• _Material_
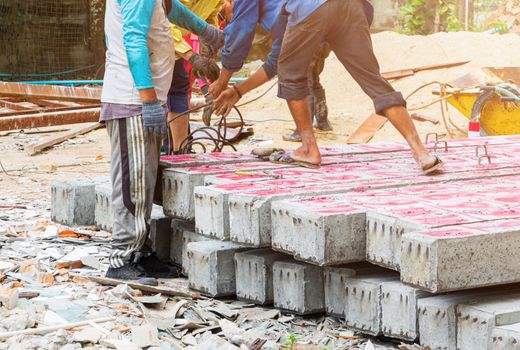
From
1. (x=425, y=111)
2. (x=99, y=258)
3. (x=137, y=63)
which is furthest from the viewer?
(x=425, y=111)

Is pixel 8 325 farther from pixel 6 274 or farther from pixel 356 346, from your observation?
pixel 356 346

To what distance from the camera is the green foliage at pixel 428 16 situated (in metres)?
18.7

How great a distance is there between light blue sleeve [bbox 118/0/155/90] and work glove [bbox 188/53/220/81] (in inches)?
89.3

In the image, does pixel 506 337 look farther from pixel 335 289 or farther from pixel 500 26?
pixel 500 26

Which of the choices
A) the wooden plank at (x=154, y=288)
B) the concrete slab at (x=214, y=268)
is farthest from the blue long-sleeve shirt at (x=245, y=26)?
the wooden plank at (x=154, y=288)

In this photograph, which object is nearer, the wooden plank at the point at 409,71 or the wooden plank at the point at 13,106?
the wooden plank at the point at 13,106

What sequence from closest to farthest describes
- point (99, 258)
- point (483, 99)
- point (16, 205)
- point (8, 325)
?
point (8, 325)
point (99, 258)
point (16, 205)
point (483, 99)

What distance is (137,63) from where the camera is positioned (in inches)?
198

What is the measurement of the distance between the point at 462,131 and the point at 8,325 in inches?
359

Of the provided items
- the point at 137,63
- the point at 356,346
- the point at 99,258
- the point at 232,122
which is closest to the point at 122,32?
the point at 137,63

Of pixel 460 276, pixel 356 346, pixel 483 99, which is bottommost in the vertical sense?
pixel 356 346

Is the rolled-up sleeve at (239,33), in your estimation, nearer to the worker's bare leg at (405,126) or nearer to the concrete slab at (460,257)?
the worker's bare leg at (405,126)

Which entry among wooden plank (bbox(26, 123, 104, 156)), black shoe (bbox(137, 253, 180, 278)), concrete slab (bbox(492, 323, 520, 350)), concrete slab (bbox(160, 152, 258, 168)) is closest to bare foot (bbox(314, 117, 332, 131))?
wooden plank (bbox(26, 123, 104, 156))

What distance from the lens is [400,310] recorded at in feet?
14.2
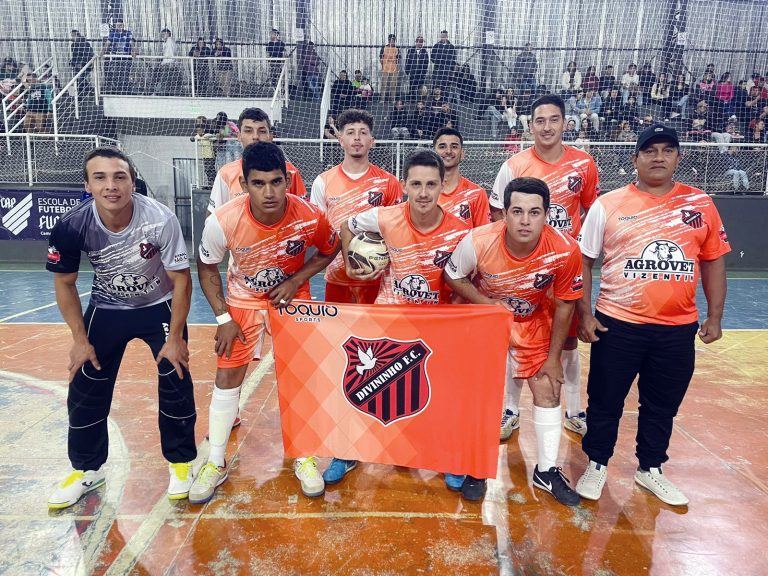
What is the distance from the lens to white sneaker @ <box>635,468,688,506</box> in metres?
3.13

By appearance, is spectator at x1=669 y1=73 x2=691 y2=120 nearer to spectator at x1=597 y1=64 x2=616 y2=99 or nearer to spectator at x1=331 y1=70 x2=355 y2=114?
spectator at x1=597 y1=64 x2=616 y2=99

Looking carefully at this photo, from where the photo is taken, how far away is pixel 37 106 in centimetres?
1395

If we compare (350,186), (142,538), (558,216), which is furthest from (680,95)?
(142,538)

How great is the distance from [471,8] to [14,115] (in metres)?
12.7

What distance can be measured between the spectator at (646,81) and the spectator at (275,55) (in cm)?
989

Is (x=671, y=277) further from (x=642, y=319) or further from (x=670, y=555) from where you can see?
(x=670, y=555)

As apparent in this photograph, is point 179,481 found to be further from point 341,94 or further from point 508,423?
point 341,94

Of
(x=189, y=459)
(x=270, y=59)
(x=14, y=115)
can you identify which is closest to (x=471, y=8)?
(x=270, y=59)

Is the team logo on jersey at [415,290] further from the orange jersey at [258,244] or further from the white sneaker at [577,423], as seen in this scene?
the white sneaker at [577,423]

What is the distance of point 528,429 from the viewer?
420 centimetres

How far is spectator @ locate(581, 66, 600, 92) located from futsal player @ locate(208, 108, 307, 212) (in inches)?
494

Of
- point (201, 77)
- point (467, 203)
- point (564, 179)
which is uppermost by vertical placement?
point (201, 77)

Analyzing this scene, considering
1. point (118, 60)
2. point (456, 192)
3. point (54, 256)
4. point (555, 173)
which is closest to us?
point (54, 256)

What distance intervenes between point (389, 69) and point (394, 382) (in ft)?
45.4
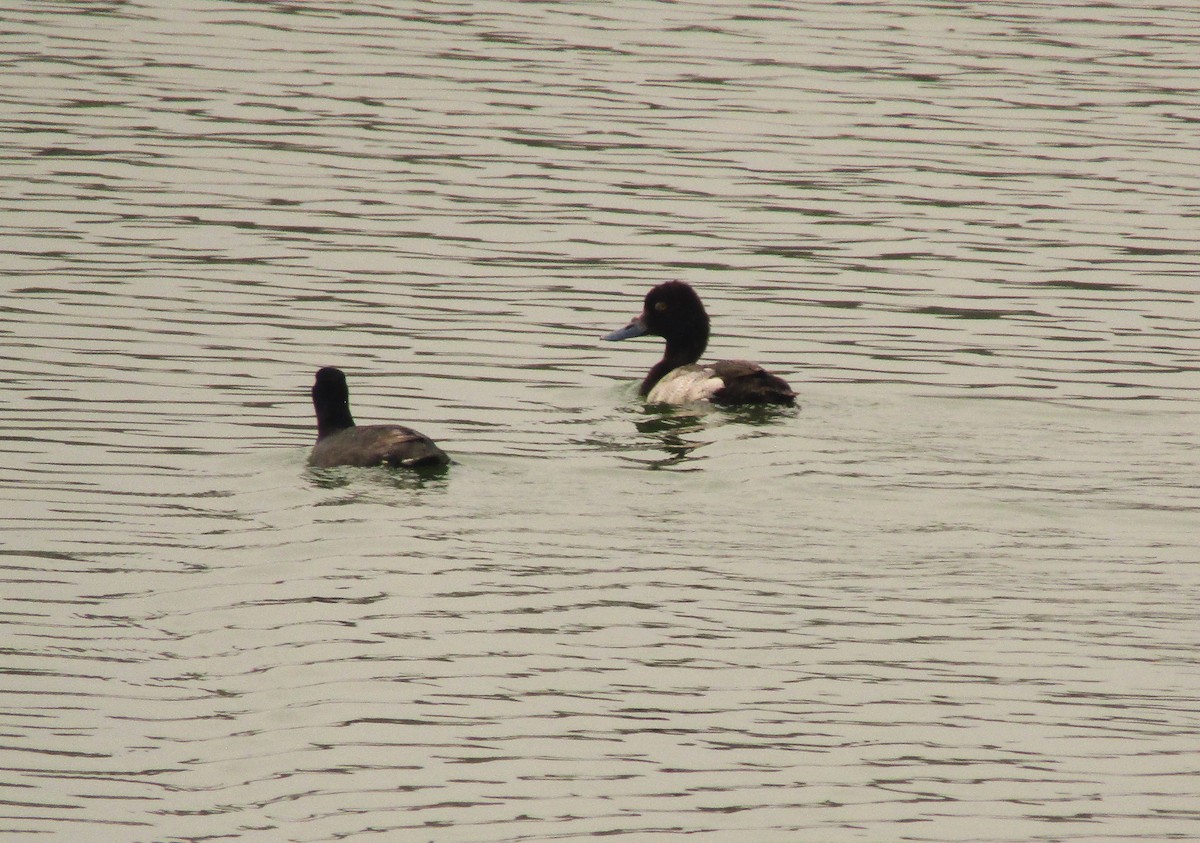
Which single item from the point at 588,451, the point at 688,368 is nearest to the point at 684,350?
the point at 688,368

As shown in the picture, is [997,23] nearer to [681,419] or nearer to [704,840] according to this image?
[681,419]

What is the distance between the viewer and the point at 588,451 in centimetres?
1512

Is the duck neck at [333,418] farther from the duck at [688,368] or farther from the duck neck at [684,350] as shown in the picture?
the duck neck at [684,350]

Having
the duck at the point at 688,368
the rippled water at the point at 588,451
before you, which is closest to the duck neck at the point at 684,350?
the duck at the point at 688,368

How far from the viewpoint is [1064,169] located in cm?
2617

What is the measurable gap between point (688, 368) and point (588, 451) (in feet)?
7.46

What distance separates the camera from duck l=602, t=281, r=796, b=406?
1617cm

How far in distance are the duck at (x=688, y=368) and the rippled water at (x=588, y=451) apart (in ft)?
0.76

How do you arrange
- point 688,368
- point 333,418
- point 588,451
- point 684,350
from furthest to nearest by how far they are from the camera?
point 684,350, point 688,368, point 588,451, point 333,418

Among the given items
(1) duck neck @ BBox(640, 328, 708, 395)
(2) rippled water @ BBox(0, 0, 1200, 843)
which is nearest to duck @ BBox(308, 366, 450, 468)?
(2) rippled water @ BBox(0, 0, 1200, 843)

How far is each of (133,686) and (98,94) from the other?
1928 centimetres

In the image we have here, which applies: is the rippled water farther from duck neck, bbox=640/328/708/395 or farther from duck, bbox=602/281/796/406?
duck neck, bbox=640/328/708/395

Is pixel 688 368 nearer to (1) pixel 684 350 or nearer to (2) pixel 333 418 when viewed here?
(1) pixel 684 350

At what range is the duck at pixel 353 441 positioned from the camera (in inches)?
549
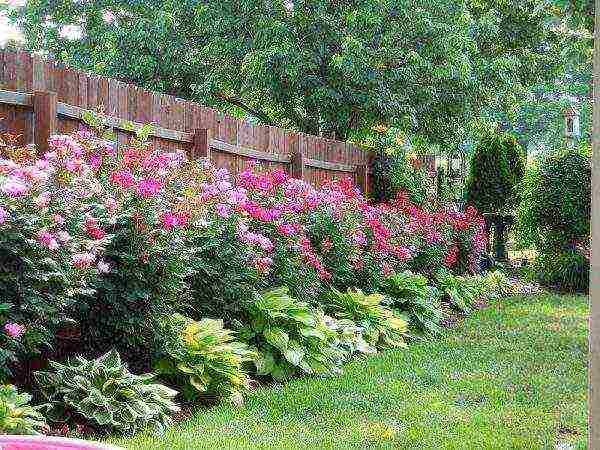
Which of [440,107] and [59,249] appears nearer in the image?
[59,249]

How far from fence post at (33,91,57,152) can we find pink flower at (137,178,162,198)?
2.68 ft

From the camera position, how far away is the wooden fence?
5.61 meters

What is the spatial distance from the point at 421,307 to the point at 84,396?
558 centimetres

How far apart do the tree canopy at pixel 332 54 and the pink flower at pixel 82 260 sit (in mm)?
10889

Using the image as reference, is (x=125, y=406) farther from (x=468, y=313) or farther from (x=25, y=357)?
(x=468, y=313)

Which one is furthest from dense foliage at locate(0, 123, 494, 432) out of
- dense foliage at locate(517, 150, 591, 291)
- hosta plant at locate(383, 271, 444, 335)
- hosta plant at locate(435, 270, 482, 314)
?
dense foliage at locate(517, 150, 591, 291)

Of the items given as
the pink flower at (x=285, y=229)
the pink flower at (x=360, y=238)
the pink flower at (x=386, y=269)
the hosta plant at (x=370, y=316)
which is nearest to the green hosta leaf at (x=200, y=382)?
the pink flower at (x=285, y=229)

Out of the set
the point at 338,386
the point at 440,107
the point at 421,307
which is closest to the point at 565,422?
the point at 338,386

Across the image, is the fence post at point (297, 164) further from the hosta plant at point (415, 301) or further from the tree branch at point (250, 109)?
the tree branch at point (250, 109)

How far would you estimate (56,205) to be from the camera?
4461 millimetres

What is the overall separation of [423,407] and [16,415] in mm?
2713

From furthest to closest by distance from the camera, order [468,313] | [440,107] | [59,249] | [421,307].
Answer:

• _Given task_
Can you write every line of the entries above as a JSON list of strings, one string per line, with blank lines and the pictures left out?

• _Finished task_
[
  "From",
  "1. (x=425, y=111)",
  "2. (x=99, y=258)",
  "3. (x=137, y=63)",
  "which is furthest from the viewer?",
  "(x=425, y=111)",
  "Is pixel 8 325 farther from pixel 6 274 or farther from pixel 356 346, from your observation?",
  "pixel 356 346",
  "To what distance from the camera is the green foliage at pixel 428 16 situated (in metres)?",
  "18.7",
  "How great a distance is there between light blue sleeve [bbox 118/0/155/90] and work glove [bbox 188/53/220/81] (in inches)?",
  "89.3",
  "In the image, does pixel 506 337 look farther from pixel 335 289 or farther from pixel 500 26?",
  "pixel 500 26",
  "Which of the choices",
  "A) the wooden plank at (x=154, y=288)",
  "B) the concrete slab at (x=214, y=268)",
  "is farthest from the blue long-sleeve shirt at (x=245, y=26)?",
  "the wooden plank at (x=154, y=288)",
  "In this photograph, which object is nearer, the wooden plank at the point at 409,71 or the wooden plank at the point at 13,106?",
  "the wooden plank at the point at 13,106",
  "What sequence from closest to farthest describes",
  "- point (99, 258)",
  "- point (483, 99)",
  "- point (16, 205)",
  "- point (8, 325)",
  "?",
  "point (8, 325)",
  "point (99, 258)",
  "point (16, 205)",
  "point (483, 99)",
  "What distance is (137,63) from where the camera is positioned (in inches)?",
  "198",
  "What is the measurement of the distance between the point at 462,131 and the point at 8,325 in inches?",
  "359",
  "Of the provided items",
  "- the point at 137,63",
  "- the point at 356,346",
  "- the point at 99,258",
  "- the point at 232,122",
  "which is closest to the point at 122,32?",
  "the point at 137,63",
  "Of pixel 460 276, pixel 356 346, pixel 483 99, which is bottommost in the vertical sense?",
  "pixel 356 346",
  "Is the rolled-up sleeve at (239,33), in your estimation, nearer to the worker's bare leg at (405,126) or nearer to the concrete slab at (460,257)?",
  "the worker's bare leg at (405,126)",
  "Which entry among wooden plank (bbox(26, 123, 104, 156)), black shoe (bbox(137, 253, 180, 278)), concrete slab (bbox(492, 323, 520, 350)), concrete slab (bbox(160, 152, 258, 168)) is closest to bare foot (bbox(314, 117, 332, 131))?",
  "wooden plank (bbox(26, 123, 104, 156))",
  "What distance from the lens is [400,310] recorded at in feet?",
  "14.2",
  "What is the distance from the lens to white sneaker @ <box>635,468,688,506</box> in metres?",
  "3.13",
  "By appearance, is spectator at x1=669 y1=73 x2=691 y2=120 nearer to spectator at x1=597 y1=64 x2=616 y2=99 or nearer to spectator at x1=331 y1=70 x2=355 y2=114?",
  "spectator at x1=597 y1=64 x2=616 y2=99",
  "Looking carefully at this photo, from where the photo is taken, how far away is pixel 37 106 in centimetres?",
  "1395",
  "If we compare (350,186), (142,538), (558,216), which is furthest from (680,95)?",
  "(142,538)",
  "How great is the distance from [471,8] to [14,115] (in metres)?",
  "12.7",
  "What distance can be measured between the spectator at (646,81) and the spectator at (275,55) (in cm)?",
  "989",
  "Is (x=671, y=277) further from (x=642, y=319) or further from (x=670, y=555) from where you can see?",
  "(x=670, y=555)",
  "As apparent in this photograph, is point 179,481 found to be further from point 341,94 or further from point 508,423?",
  "point 341,94",
  "Of",
  "(x=189, y=459)",
  "(x=270, y=59)",
  "(x=14, y=115)",
  "can you identify which is closest to (x=471, y=8)?",
  "(x=270, y=59)",
  "Is the team logo on jersey at [415,290] further from the orange jersey at [258,244] or further from the white sneaker at [577,423], as seen in this scene?",
  "the white sneaker at [577,423]",
  "What is the distance of point 528,429 from the viewer?",
  "420 centimetres",
  "How far is spectator @ locate(581, 66, 600, 92) located from futsal player @ locate(208, 108, 307, 212) (in inches)?",
  "494",
  "Of",
  "- point (201, 77)",
  "- point (467, 203)",
  "- point (564, 179)",
  "which is uppermost by vertical placement?",
  "point (201, 77)",
  "Analyzing this scene, considering",
  "1. point (118, 60)",
  "2. point (456, 192)",
  "3. point (54, 256)",
  "4. point (555, 173)",
  "which is closest to us?",
  "point (54, 256)",
  "What distance intervenes between point (389, 69) and point (394, 382) (in ft)?",
  "45.4",
  "Which single item from the point at 588,451, the point at 688,368 is nearest to the point at 684,350?",
  "the point at 688,368",
  "As shown in the picture, is [997,23] nearer to [681,419] or nearer to [704,840] according to this image?",
  "[681,419]",
  "What is the distance between the viewer and the point at 588,451 in centimetres?",
  "1512",
  "Is the duck neck at [333,418] farther from the duck at [688,368] or farther from the duck neck at [684,350] as shown in the picture?",
  "the duck neck at [684,350]",
  "Having",
  "the duck at the point at 688,368",
  "the rippled water at the point at 588,451",
  "before you, which is closest to the duck neck at the point at 684,350?",
  "the duck at the point at 688,368",
  "How far from the viewpoint is [1064,169] located in cm?",
  "2617",
  "What is the measurable gap between point (688, 368) and point (588, 451) (in feet)?",
  "7.46",
  "What distance separates the camera from duck l=602, t=281, r=796, b=406?",
  "1617cm",
  "How far in distance are the duck at (x=688, y=368) and the rippled water at (x=588, y=451) apart (in ft)?",
  "0.76",
  "How do you arrange",
  "- point 688,368",
  "- point 333,418",
  "- point 588,451",
  "- point 684,350",
  "from furthest to nearest by how far they are from the camera?",
  "point 684,350, point 688,368, point 588,451, point 333,418",
  "Among the given items",
  "(1) duck neck @ BBox(640, 328, 708, 395)",
  "(2) rippled water @ BBox(0, 0, 1200, 843)",
  "which is nearest to duck @ BBox(308, 366, 450, 468)?",
  "(2) rippled water @ BBox(0, 0, 1200, 843)",
  "How far is each of (133,686) and (98,94) from the other?",
  "1928 centimetres",
  "In the image we have here, which applies: is the rippled water farther from duck neck, bbox=640/328/708/395 or farther from duck, bbox=602/281/796/406?",
  "duck neck, bbox=640/328/708/395",
  "Is pixel 688 368 nearer to (1) pixel 684 350 or nearer to (2) pixel 333 418 when viewed here?",
  "(1) pixel 684 350",
  "At what range is the duck at pixel 353 441 positioned from the camera (in inches)?",
  "549",
  "Which of [440,107] and [59,249] appears nearer in the image?",
  "[59,249]",
  "How far from fence post at (33,91,57,152) can we find pink flower at (137,178,162,198)?",
  "2.68 ft",
  "From the camera position, how far away is the wooden fence?",
  "5.61 meters",
  "What is the spatial distance from the point at 421,307 to the point at 84,396?",
  "558 centimetres",
  "How far apart do the tree canopy at pixel 332 54 and the pink flower at pixel 82 260 sit (in mm)?",
  "10889",
  "Using the image as reference, is (x=125, y=406) farther from (x=468, y=313) or farther from (x=25, y=357)?",
  "(x=468, y=313)",
  "Which one is furthest from dense foliage at locate(0, 123, 494, 432) out of",
  "- dense foliage at locate(517, 150, 591, 291)",
  "- hosta plant at locate(383, 271, 444, 335)",
  "- hosta plant at locate(435, 270, 482, 314)",
  "?",
  "dense foliage at locate(517, 150, 591, 291)",
  "Of the items given as",
  "the pink flower at (x=285, y=229)",
  "the pink flower at (x=360, y=238)",
  "the pink flower at (x=386, y=269)",
  "the hosta plant at (x=370, y=316)",
  "which is nearest to the green hosta leaf at (x=200, y=382)?",
  "the pink flower at (x=285, y=229)",
  "Out of the set",
  "the point at 338,386",
  "the point at 440,107",
  "the point at 421,307",
  "which is closest to the point at 565,422?",
  "the point at 338,386",
  "Across the image, is the fence post at point (297, 164) further from the hosta plant at point (415, 301) or further from the tree branch at point (250, 109)?",
  "the tree branch at point (250, 109)",
  "How far would you estimate (56,205) to be from the camera?",
  "4461 millimetres",
  "What is the overall separation of [423,407] and [16,415] in mm?",
  "2713",
  "From furthest to closest by distance from the camera, order [468,313] | [440,107] | [59,249] | [421,307].",
  "Answer:"
]